Daftar Tugas:
• a. Salin tanpa perubahan bagian teks tentang naskah Melayu di Leiden, mulai dari "Naskah-naskah ini dapat" sampai dengan "disimpan di Belanda.".
• b. Menurut teks tentang naskah Melayu di Leiden, berapa banyak naskah Melayu yang tersimpan di Perpustakaan Universitas Leiden?
• c. Lanjutkan teks tentang naskah Melayu di Leiden, dimulai sesudah kalimat terakhir yang tercantum.

Hurip iku Hurup

Jejering wong urip iku sejatine kudu bisa tansah aweh pepadhang marang sapa wae kang lagi nandhang pepeteng kanthi ikhlasing ati. Manawa hurip ora bisa aweh pepadhang iku tegese mati.

Kamis, 25 April 2013

Naskah Melayu yang Terpampang Ayu


Berbicara tentang Negeri Kincir Angin, yang terlintas dalam benak saya adalah naskah-naskah kuno Melayu yang tersimpan di Perpustakaan Universitas Leiden. Naskah ini serupa buku harian yang tersimpan di dalam lemari milik orang lain. Ironis. Sebab, yang memiliki tak bisa leluasa jika ingin membacanya. Begitulah kondisinya. Setiap yang ingin mempelajari naskah Melayu Kuno, orang tersebut harus pergi ke Belanda jika ingin versi lengkap atau aslinya. Lantas, apa yang masih tersimpan di Perpustakaan Nasional Republik Indonesia? Mungkin, hanya tentang kenangan.
            Di dalam katalog naskah Perpustakaan Nasional Republik Indonesia, terdapat sejumlah naskah yang sudah rusak dan tidak terdapat mikrofilmnya. Satu naskah hilang, mungkin seribu kearifan lokal yang terkandung di dalamnya juga turut lenyap. Namun, naskah-naskah yang tersimpan di Belanda, khususnya di Perpustakaan Universitas Leiden, berada dalam kondisi baik. Semua naskah yang tersimpan di Belanda telah terdapat mikrofilmnya. Hal ini dapat dilihat dalam tulisan Liaw Yock Fang (1991:23) yang menyatakan bahwa perpustakaan Universitas Leiden telah membuat teknologi untuk menyelamatkan naskah-naskah yang tersimpan di Belanda. Ada lebih dari seribu naskah Melayu yang tersimpan di Perpustakaan Universitas Leiden.
Naskah-naskah ini dapat tersimpan di Belanda karena beberapa faktor, semisal harta rampasan perang, persembahan raja-raja Nusantara untuk pemerintahan Belanda, upeti, atau memang dibeli oleh pihak Belanda. Sebagaimana karya sastra kuno, naskah-naskah tersebut tidak ada kepemilikannya. Setiap orang berhak memilikinya, termasuk pemerintahan Belanda. Hanya saja, naskah-naskah tersebut beraksara Jawi (aksara Arab, bahasa Melayu). Jika boleh berpendapat, pada dasarnya, naskah-naskah yang berumur ratusan tahun ini lebih aman disimpan di Belanda.

Data yang Diberikan:
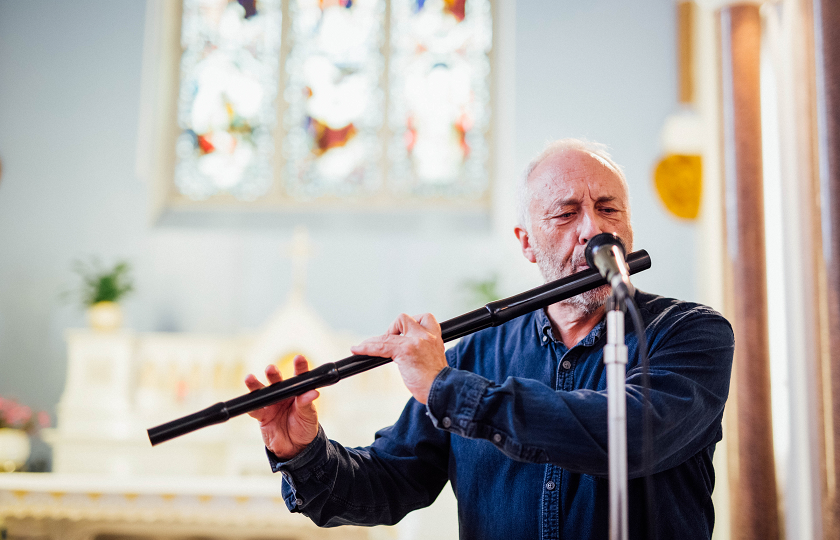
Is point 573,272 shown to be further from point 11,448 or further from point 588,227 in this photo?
point 11,448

Hasil per Tugas:
• a.
Naskah-naskah ini dapat tersimpan di Belanda karena beberapa faktor, semisal harta rampasan perang, persembahan raja-raja Nusantara untuk pemerintahan Belanda, upeti, atau memang dibeli oleh pihak Belanda. Sebagaimana karya sastra kuno, naskah-naskah tersebut tidak ada kepemilikannya. Setiap orang berhak memilikinya, termasuk pemerintahan Belanda. Hanya saja, naskah-naskah tersebut beraksara Jawi (aksara Arab, bahasa Melayu). Jika boleh berpendapat, pada dasarnya, naskah-naskah yang berumur ratusan tahun ini lebih aman disimpan di Belanda.

• b. Lebih dari seribu naskah.

• c.
Belanda memiliki teknologi yang cukup canggih untuk membuat naskah tetap bertahan dan bisa dibaca. Tidak dapat dimungkiri bahwa Belanda merupakan negara maju yang memiliki anggaran dana yang besar, bahkan untuk pemeliharaan naskah. Dengan demikian, pembuatan mikrofilm dari setiap naskah tidak memiliki rintangan yang cukup berarti. Selain itu, minat masyarakat—baik lokal maupun global—terhadap naskah-naskah yang berada di Universitas Leiden cenderung lebih baik daripada minat masyarakat terhadap naskah-naskah yang ada di Perpustakaan Nasional Republik Indonesia.
Begitulah. Entah mengapa, Belanda masih memesona. Bagi saya, Belanda merupakan negara yang menarik sebab Belanda adalah negara maju yang masih peduli dengan hal-hal budaya, contohnya kepeduliannya terhadap naskah. Itu mengagumkan. Meskipun ketika harus membaca naskah Melayu di Belanda, saya merasa sedang membaca buku harian saya di rumah orang. Rasanya ganjil dan aneh.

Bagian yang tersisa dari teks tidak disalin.